Rector Frank M. Conner III '81 said the University must continue to be vigilant in its commitment to fairness and diversity.

“We need to remember that history is being recorded every day,” Conner said. “Our actions, and our inactions, and their part and place in the arc of history will forever be remembered.”

A niece and nephew of Swanson, Monifa Love Asante, an associate professor of English and modern languages at Bowie State University, and Evans D. Hopkins, an author and chair of the Swanson Legacy Committee, also provided remarks.

UVA Law Professor Kim Forde-Mazrui, director of the Center for the Study of Race and Law at UVA, led off the commemoration. He called the event an attempt by UVA to “repudiate our past white supremacy.”

Presenters noted that Swanson was never one to seek the spotlight, but he knew his actions would be making history if he won.

Goluboff, a legal history scholar and author of the book “The Lost Promise of Civil Rights,” said that a series of cases that rose to the Supreme Court of the United States prior to Swanson’s applying made it clear that the law was on his side. If there were no other options for a black student to attend a graduate program in one’s field within one’s state, an all-white state institution had to provide.

After successfully completing course work for the one-year UVA graduate program, Swanson practiced law in Martinsville and Alexandria.

In 1961, he became an attorney with the Internal Revenue Service under IRS Commissioner Mortimer M. Caplin ’40, one of his former UVA instructors. Swanson worked for the IRS until his retirement in 1984.

At the end of the ceremony, Goluboff presented the inaugural Gregory H. Swanson Award to second-year law students Jah Akande and Toccara Nelson.
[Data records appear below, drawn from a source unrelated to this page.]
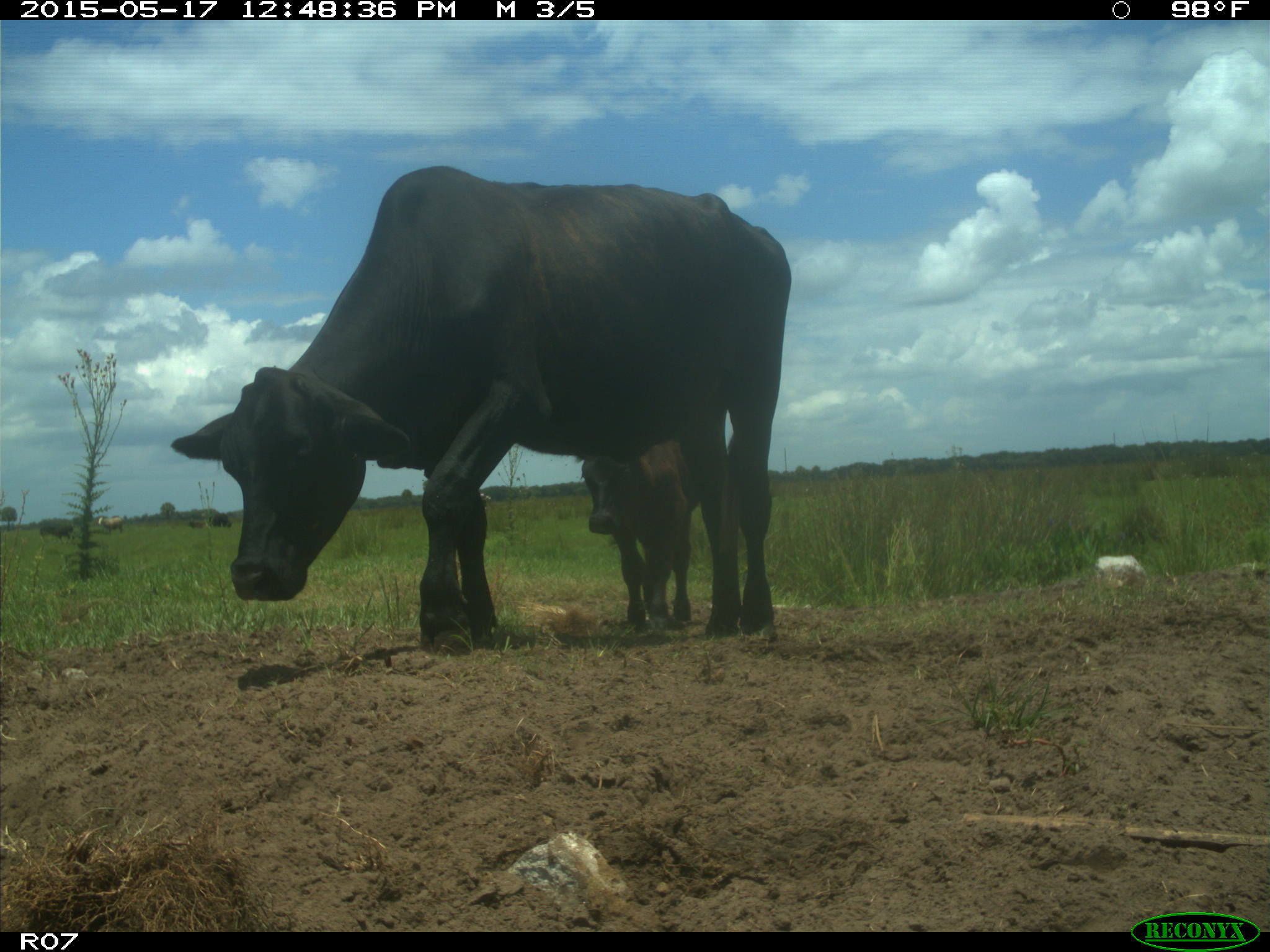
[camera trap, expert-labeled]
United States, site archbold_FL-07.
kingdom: Animalia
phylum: Chordata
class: Mammalia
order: Artiodactyla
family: Bovidae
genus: Bos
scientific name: Bos taurus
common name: domestic cow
The award is meant to recognize students with traits that Swanson embodied, including a commitment to justice within the community.
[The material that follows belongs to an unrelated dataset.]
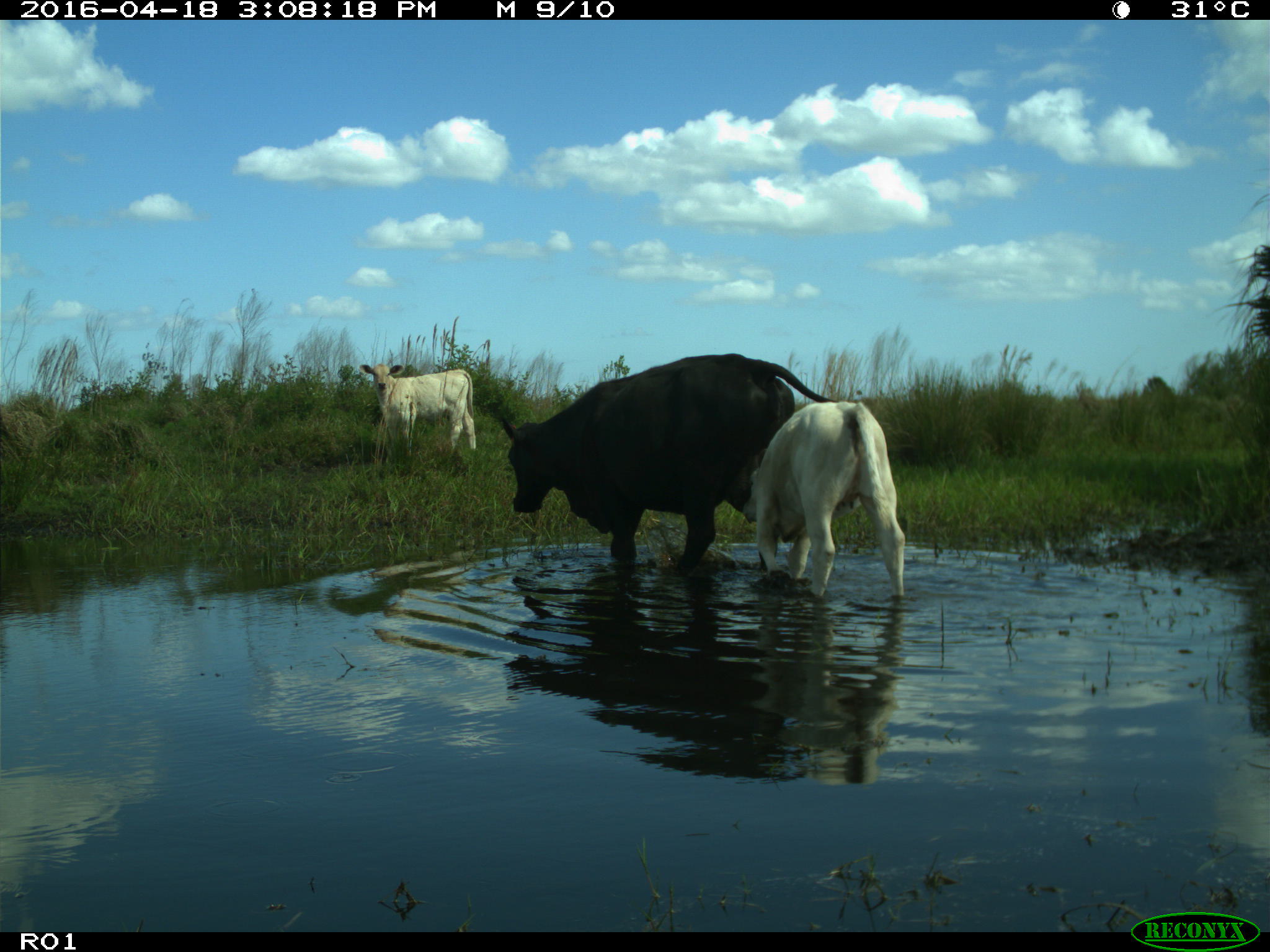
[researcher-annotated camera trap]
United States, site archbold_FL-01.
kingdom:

Swanson’s portrait will be on permanent display in the Law School’s Arthur J. Morris Law Library.

The event was part of ongoing reflection in anticipation of the University’s 200th anniversary. UVA Law — the nation's second-oldest continuously operating law school — was an original "department" of the University of Virginia, which was founded in 1819.

Founded in 1819, the University of Virginia School of Law is the second-oldest continuously operating law school in the nation. Consistently ranked among the top law schools, Virginia is a world-renowned training ground for distinguished lawyers and public servants, instilling in them a commitment to leadership, integrity and community service.